DATA EXTRACT —
§ §

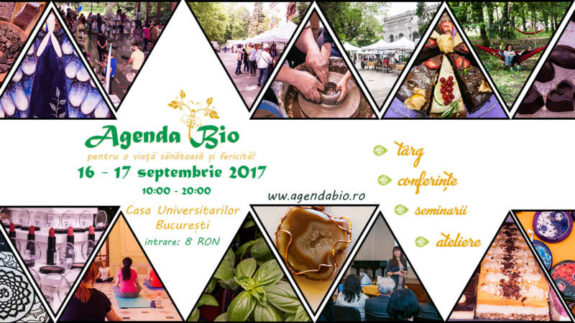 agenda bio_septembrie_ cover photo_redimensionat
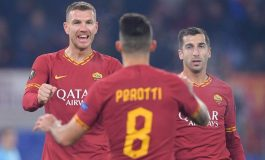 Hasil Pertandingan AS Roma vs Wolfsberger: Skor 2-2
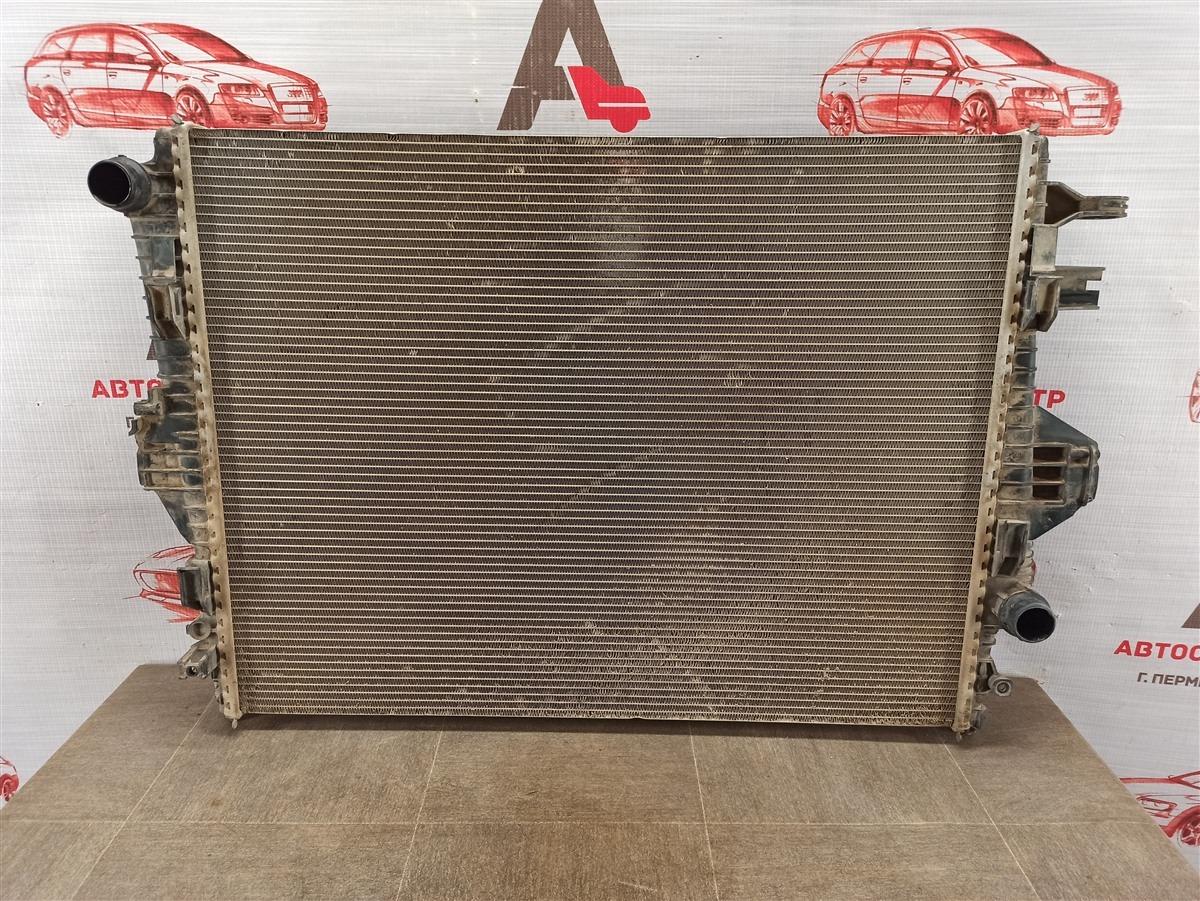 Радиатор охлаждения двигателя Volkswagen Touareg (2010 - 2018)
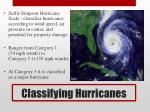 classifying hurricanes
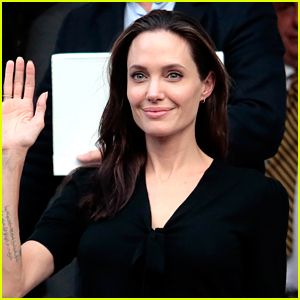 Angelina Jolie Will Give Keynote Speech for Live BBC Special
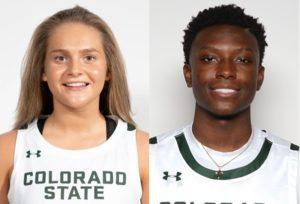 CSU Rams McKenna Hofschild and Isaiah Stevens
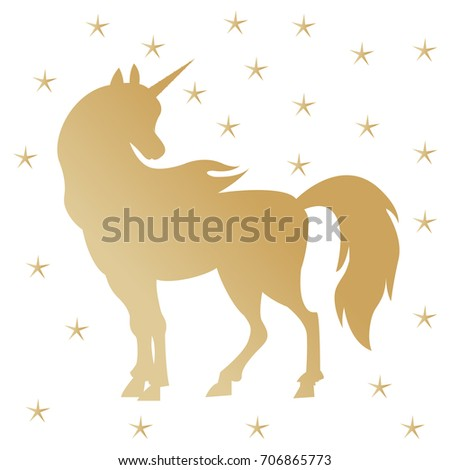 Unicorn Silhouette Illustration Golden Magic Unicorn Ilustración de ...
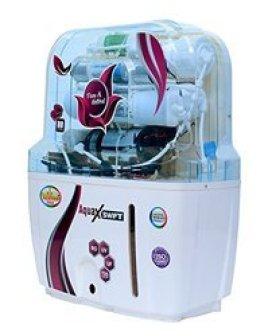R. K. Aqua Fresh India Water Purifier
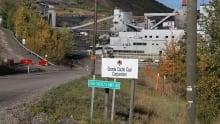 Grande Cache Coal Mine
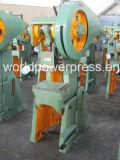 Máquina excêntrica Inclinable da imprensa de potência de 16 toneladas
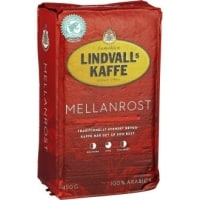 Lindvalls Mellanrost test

§ §

PROBLEM STATEMENT —
Pictures are not part of the copy. Return every record exactly.

FINISHED TASK —
 agenda bio_septembrie_ cover photo_redimensionat
 Hasil Pertandingan AS Roma vs Wolfsberger: Skor 2-2
 Радиатор охлаждения двигателя Volkswagen Touareg (2010 - 2018)
 classifying hurricanes
 Angelina Jolie Will Give Keynote Speech for Live BBC Special
 CSU Rams McKenna Hofschild and Isaiah Stevens
 Unicorn Silhouette Illustration Golden Magic Unicorn Ilustración de ...
R. K. Aqua Fresh India Water Purifier
 Grande Cache Coal Mine
 Máquina excêntrica Inclinable da imprensa de potência de 16 toneladas
 Lindvalls Mellanrost test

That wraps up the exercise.